WRITTEN EXERCISE
Rewrite all of the records below with "camera" changed to "viewer" everywhere it appears, keeping everything else the same and leaving out the pictures.

(Records of scene-based questions)

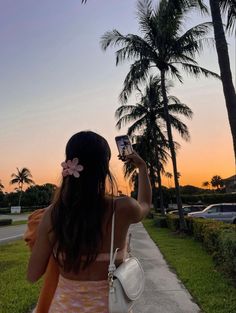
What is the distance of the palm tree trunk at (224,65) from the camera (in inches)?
392

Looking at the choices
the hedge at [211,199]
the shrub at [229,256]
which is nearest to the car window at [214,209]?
the shrub at [229,256]

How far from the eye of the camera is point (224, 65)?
1038 centimetres

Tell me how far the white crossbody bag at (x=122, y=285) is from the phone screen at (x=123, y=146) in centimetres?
48

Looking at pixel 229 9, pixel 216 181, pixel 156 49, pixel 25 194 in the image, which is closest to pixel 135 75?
pixel 156 49

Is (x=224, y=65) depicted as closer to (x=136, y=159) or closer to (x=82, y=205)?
(x=136, y=159)

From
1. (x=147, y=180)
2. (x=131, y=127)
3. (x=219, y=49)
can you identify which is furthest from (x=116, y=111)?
(x=147, y=180)

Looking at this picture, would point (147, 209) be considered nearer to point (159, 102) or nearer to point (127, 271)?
point (127, 271)

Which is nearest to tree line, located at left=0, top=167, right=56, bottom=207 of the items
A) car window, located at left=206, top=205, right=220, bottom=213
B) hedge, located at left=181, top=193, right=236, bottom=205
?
hedge, located at left=181, top=193, right=236, bottom=205

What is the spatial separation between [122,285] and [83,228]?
0.34 metres

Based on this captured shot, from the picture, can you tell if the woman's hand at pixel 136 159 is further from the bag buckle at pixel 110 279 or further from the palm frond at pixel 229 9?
the palm frond at pixel 229 9

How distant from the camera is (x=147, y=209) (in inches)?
95.1

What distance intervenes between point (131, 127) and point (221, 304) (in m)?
28.4

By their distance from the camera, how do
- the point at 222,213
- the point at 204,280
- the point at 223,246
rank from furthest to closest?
the point at 222,213 < the point at 223,246 < the point at 204,280

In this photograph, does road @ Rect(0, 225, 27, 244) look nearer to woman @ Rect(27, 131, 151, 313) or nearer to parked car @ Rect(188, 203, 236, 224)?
parked car @ Rect(188, 203, 236, 224)
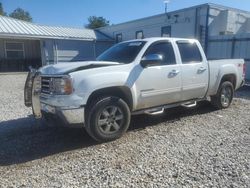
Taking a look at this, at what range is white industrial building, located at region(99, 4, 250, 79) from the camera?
43.4 ft

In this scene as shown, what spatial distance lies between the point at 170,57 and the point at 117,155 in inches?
104

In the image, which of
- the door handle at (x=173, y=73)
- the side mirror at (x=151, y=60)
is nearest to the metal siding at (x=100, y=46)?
the door handle at (x=173, y=73)

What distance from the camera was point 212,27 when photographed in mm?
15383

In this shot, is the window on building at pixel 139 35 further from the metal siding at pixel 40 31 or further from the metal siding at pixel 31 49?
the metal siding at pixel 31 49

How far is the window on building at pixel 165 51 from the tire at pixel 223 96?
2.13m

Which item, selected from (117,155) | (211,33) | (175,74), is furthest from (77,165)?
(211,33)

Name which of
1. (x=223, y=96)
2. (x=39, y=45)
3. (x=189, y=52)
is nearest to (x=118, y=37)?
(x=39, y=45)

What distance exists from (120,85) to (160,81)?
105cm

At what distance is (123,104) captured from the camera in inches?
193

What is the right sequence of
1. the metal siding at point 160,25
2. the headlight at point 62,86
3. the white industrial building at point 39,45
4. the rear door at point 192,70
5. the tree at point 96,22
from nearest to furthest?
1. the headlight at point 62,86
2. the rear door at point 192,70
3. the metal siding at point 160,25
4. the white industrial building at point 39,45
5. the tree at point 96,22

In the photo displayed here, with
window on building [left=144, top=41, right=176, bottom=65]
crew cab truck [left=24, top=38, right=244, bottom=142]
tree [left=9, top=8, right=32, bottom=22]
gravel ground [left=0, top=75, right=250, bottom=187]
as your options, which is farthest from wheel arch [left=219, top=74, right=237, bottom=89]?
tree [left=9, top=8, right=32, bottom=22]

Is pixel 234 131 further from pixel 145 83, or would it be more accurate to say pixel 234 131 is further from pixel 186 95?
pixel 145 83

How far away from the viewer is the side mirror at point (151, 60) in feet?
16.5

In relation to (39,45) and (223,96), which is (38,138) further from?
(39,45)
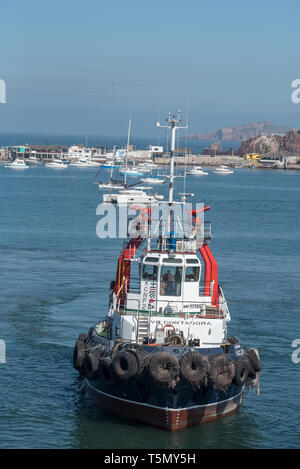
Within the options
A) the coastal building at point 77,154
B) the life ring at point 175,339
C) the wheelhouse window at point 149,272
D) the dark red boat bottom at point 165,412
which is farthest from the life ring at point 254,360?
the coastal building at point 77,154

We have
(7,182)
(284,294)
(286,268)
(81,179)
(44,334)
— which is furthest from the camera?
(81,179)

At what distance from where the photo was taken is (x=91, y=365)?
74.0ft

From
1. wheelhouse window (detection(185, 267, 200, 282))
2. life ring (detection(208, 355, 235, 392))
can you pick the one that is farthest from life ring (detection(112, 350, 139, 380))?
wheelhouse window (detection(185, 267, 200, 282))

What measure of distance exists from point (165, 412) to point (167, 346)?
1.86m

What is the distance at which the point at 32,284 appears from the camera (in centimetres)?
4019

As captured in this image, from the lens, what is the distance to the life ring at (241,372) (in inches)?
870

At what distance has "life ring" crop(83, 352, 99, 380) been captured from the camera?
886 inches

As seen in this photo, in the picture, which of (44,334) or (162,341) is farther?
(44,334)

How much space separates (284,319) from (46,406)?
14.2 metres

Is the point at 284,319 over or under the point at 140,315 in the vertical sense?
under

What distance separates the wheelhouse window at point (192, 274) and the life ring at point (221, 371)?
3.25 meters
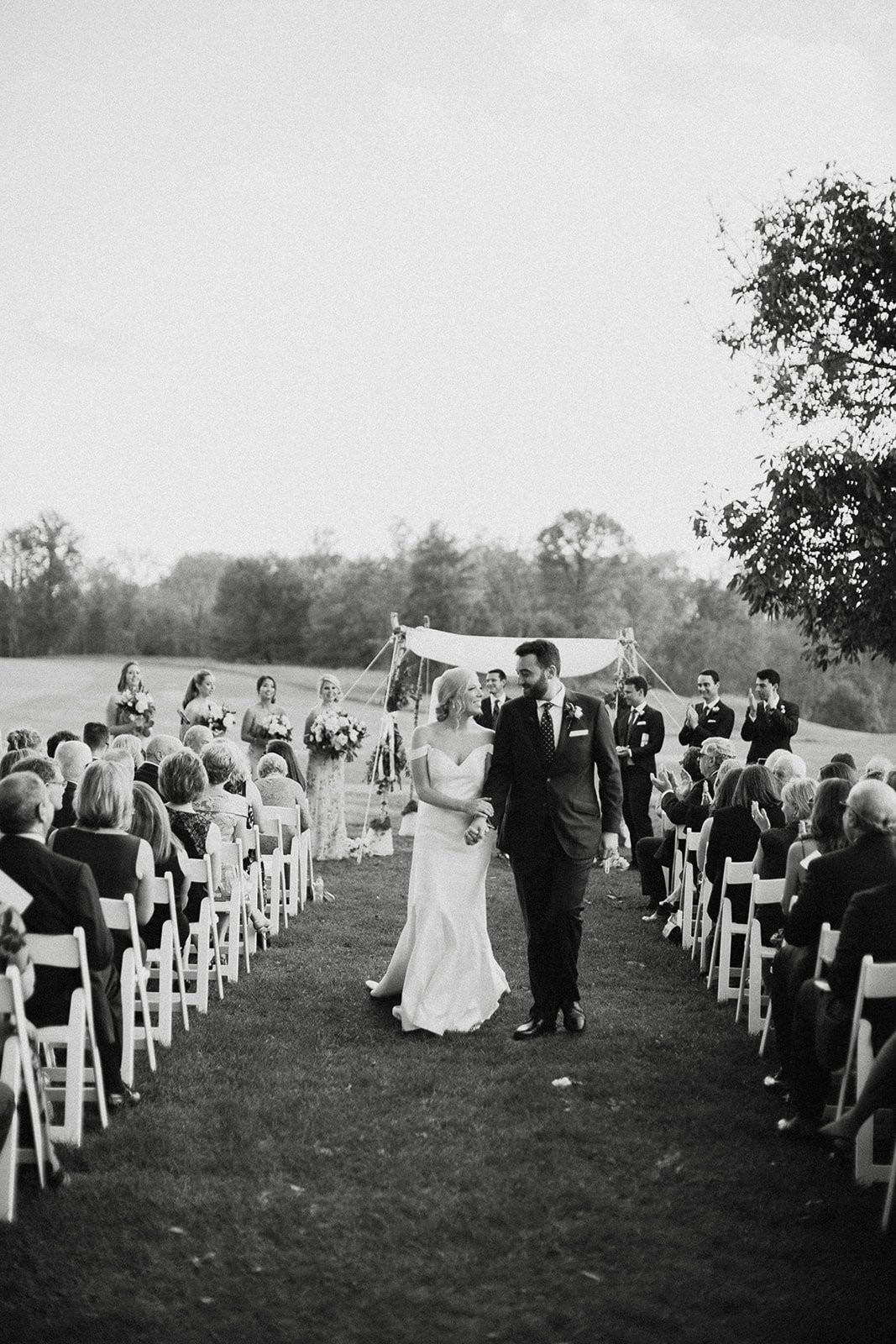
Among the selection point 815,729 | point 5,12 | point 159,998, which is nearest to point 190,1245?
point 159,998

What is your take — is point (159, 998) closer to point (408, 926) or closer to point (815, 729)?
point (408, 926)

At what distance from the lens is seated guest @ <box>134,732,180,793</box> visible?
25.6 feet

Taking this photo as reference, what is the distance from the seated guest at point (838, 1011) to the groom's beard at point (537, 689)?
177 cm

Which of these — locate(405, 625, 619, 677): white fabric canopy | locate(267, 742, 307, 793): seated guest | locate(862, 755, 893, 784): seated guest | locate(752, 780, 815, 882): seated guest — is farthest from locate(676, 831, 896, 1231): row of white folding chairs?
locate(405, 625, 619, 677): white fabric canopy

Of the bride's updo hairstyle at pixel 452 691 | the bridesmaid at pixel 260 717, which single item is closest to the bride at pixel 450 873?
the bride's updo hairstyle at pixel 452 691

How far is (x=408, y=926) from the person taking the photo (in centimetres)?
670

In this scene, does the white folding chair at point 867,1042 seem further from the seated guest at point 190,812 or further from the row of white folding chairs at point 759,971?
the seated guest at point 190,812

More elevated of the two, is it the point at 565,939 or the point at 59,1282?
the point at 565,939

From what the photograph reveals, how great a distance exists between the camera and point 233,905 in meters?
7.21

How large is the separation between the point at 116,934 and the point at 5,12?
15.8 meters

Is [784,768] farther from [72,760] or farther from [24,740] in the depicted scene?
[24,740]

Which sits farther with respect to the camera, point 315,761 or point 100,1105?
point 315,761

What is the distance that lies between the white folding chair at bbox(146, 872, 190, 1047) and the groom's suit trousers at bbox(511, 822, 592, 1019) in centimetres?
174

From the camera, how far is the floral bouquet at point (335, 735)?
1244 cm
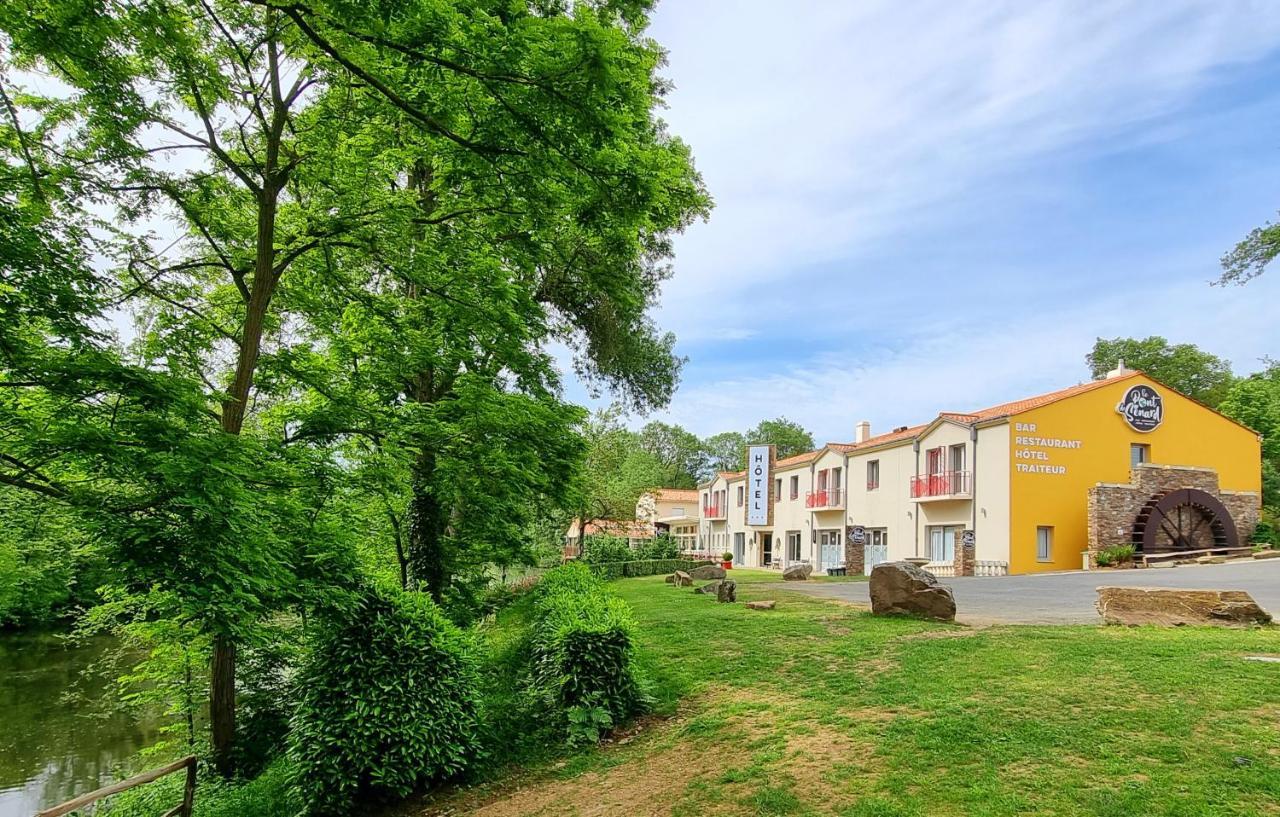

SOLUTION TO THE EXERCISE
What is the distance of the palm tree trunk at (224,65) from the viewer (in inches)?
392

Looking at the choices
the hedge at [211,199]
the shrub at [229,256]
which is nearest to the car window at [214,209]?
the shrub at [229,256]

How far from the eye of the viewer is point (224, 65)?
1038 centimetres

Tell me how far the white crossbody bag at (x=122, y=285) is from the phone screen at (x=123, y=146) in centimetres?
48

Looking at pixel 229 9, pixel 216 181, pixel 156 49, pixel 25 194 in the image, which is closest to pixel 135 75?
pixel 156 49

Is (x=224, y=65) depicted as closer to (x=136, y=159) or closer to (x=82, y=205)?
(x=136, y=159)

From
1. (x=147, y=180)
2. (x=131, y=127)
3. (x=219, y=49)
can you identify which is furthest from (x=116, y=111)?
(x=147, y=180)

Looking at this picture, would point (147, 209) be considered nearer to point (159, 102) or nearer to point (127, 271)?
point (127, 271)

Which is nearest to tree line, located at left=0, top=167, right=56, bottom=207 of the items
A) car window, located at left=206, top=205, right=220, bottom=213
B) hedge, located at left=181, top=193, right=236, bottom=205
?
hedge, located at left=181, top=193, right=236, bottom=205

What is the spatial separation between [122,285] and [83,228]?
0.34 metres

Based on this captured shot, from the picture, can you tell if the woman's hand at pixel 136 159 is further from the bag buckle at pixel 110 279 or further from the palm frond at pixel 229 9?
the palm frond at pixel 229 9

How distant from the viewer is (x=147, y=209) (in inches)?
95.1

What distance intervenes between point (131, 127) and point (221, 304) (in m)?
28.4

By their distance from the viewer, how do
- the point at 222,213
- the point at 204,280
- the point at 223,246
rank from furthest to closest?
the point at 222,213 < the point at 223,246 < the point at 204,280

In this photograph, does road @ Rect(0, 225, 27, 244) look nearer to woman @ Rect(27, 131, 151, 313) or nearer to parked car @ Rect(188, 203, 236, 224)?
parked car @ Rect(188, 203, 236, 224)
Taking a look at this, at what range is white industrial building, located at region(99, 4, 250, 79) from the viewer?
43.4 ft

In this scene as shown, what spatial distance lies between the point at 170,57 and the point at 117,155 in inches?
104

In the image, which of
- the door handle at (x=173, y=73)
- the side mirror at (x=151, y=60)
is nearest to the metal siding at (x=100, y=46)?
the door handle at (x=173, y=73)

What distance from the viewer was point 212,27 when photographed in mm?
15383

In this shot, is the window on building at pixel 139 35 further from the metal siding at pixel 40 31 or further from the metal siding at pixel 31 49?
the metal siding at pixel 31 49

How far is the window on building at pixel 165 51 from the tire at pixel 223 96?
2.13m

Which item, selected from (117,155) | (211,33) | (175,74), is furthest from (77,165)?
(211,33)

Name which of
1. (x=223, y=96)
2. (x=39, y=45)
3. (x=189, y=52)
is nearest to (x=118, y=37)?
(x=39, y=45)

What distance exists from (120,85) to (160,81)?
105cm

At what distance is (123,104) captured from the viewer in inches?
193

What is the right sequence of
1. the metal siding at point 160,25
2. the headlight at point 62,86
3. the white industrial building at point 39,45
4. the rear door at point 192,70
5. the tree at point 96,22
from nearest to furthest?
1. the headlight at point 62,86
2. the rear door at point 192,70
3. the metal siding at point 160,25
4. the white industrial building at point 39,45
5. the tree at point 96,22

In the photo displayed here, with
window on building [left=144, top=41, right=176, bottom=65]
crew cab truck [left=24, top=38, right=244, bottom=142]
tree [left=9, top=8, right=32, bottom=22]
gravel ground [left=0, top=75, right=250, bottom=187]
as your options, which is farthest from wheel arch [left=219, top=74, right=237, bottom=89]?
tree [left=9, top=8, right=32, bottom=22]

Is pixel 234 131 further from pixel 145 83, or would it be more accurate to say pixel 234 131 is further from pixel 186 95?
pixel 145 83

How far away from the viewer is the side mirror at point (151, 60) in feet?
16.5

In relation to (39,45) and (223,96), which is (38,138) further from?
(39,45)
Within the options
A) the coastal building at point 77,154
B) the life ring at point 175,339
C) the wheelhouse window at point 149,272
D) the dark red boat bottom at point 165,412
which is farthest from the life ring at point 254,360?
the coastal building at point 77,154

We have
(7,182)
(284,294)
(286,268)
(81,179)
(44,334)
— which is furthest from the viewer?
(81,179)

At what distance from where the photo was taken is (x=91, y=365)?
74.0ft

From
1. wheelhouse window (detection(185, 267, 200, 282))
2. life ring (detection(208, 355, 235, 392))
can you pick the one that is farthest from life ring (detection(112, 350, 139, 380))?
wheelhouse window (detection(185, 267, 200, 282))

What measure of distance exists from point (165, 412) to point (167, 346)?
1.86m

What is the distance at which the point at 32,284 appears from the viewer (in centimetres)?
4019

As captured in this image, from the lens, what is the distance to the life ring at (241,372) (in inches)?
870

At what distance has "life ring" crop(83, 352, 99, 380) been captured from the viewer?
886 inches

As seen in this photo, in the picture, which of (44,334) or (162,341) is farther?
(44,334)

How much space separates (284,319) from (46,406)?
14.2 metres

Is the point at 284,319 over or under the point at 140,315 in the vertical sense?
under

What distance separates the wheelhouse window at point (192, 274) and the life ring at point (221, 371)?
3.25 meters
Among the selection point 815,729 | point 5,12 | point 159,998, which is nearest to point 190,1245?
point 159,998

What is your take — is point (159, 998) closer to point (408, 926) or closer to point (815, 729)?
point (408, 926)

At what distance from the lens is seated guest @ <box>134,732,180,793</box> visible?
25.6 feet

Taking this photo as reference, what is the distance from the seated guest at point (838, 1011) to the groom's beard at point (537, 689)?
177 cm

Which of these — locate(405, 625, 619, 677): white fabric canopy | locate(267, 742, 307, 793): seated guest | locate(862, 755, 893, 784): seated guest | locate(752, 780, 815, 882): seated guest — is farthest from locate(676, 831, 896, 1231): row of white folding chairs?
locate(405, 625, 619, 677): white fabric canopy

Of the bride's updo hairstyle at pixel 452 691 | the bridesmaid at pixel 260 717, which single item is closest to the bride at pixel 450 873?
the bride's updo hairstyle at pixel 452 691

How far is (x=408, y=926) from the person taking the photo (in centimetres)?
670

In this scene, does the white folding chair at point 867,1042 seem further from the seated guest at point 190,812 or further from the row of white folding chairs at point 759,971?
the seated guest at point 190,812

More elevated of the two, is it the point at 565,939 or the point at 59,1282?
the point at 565,939

From what the photograph reveals, how great a distance exists between the viewer and point 233,905 in meters?
7.21

How large is the separation between the point at 116,934 and the point at 5,12?
15.8 meters

Is [784,768] farther from [72,760] or farther from [24,740] in the depicted scene?
[24,740]

Which sits farther with respect to the viewer, point 315,761 or point 100,1105?
point 315,761

What is the distance that lies between the white folding chair at bbox(146, 872, 190, 1047) and the groom's suit trousers at bbox(511, 822, 592, 1019) in centimetres?
174

From the viewer, how far is the floral bouquet at point (335, 735)?
1244 cm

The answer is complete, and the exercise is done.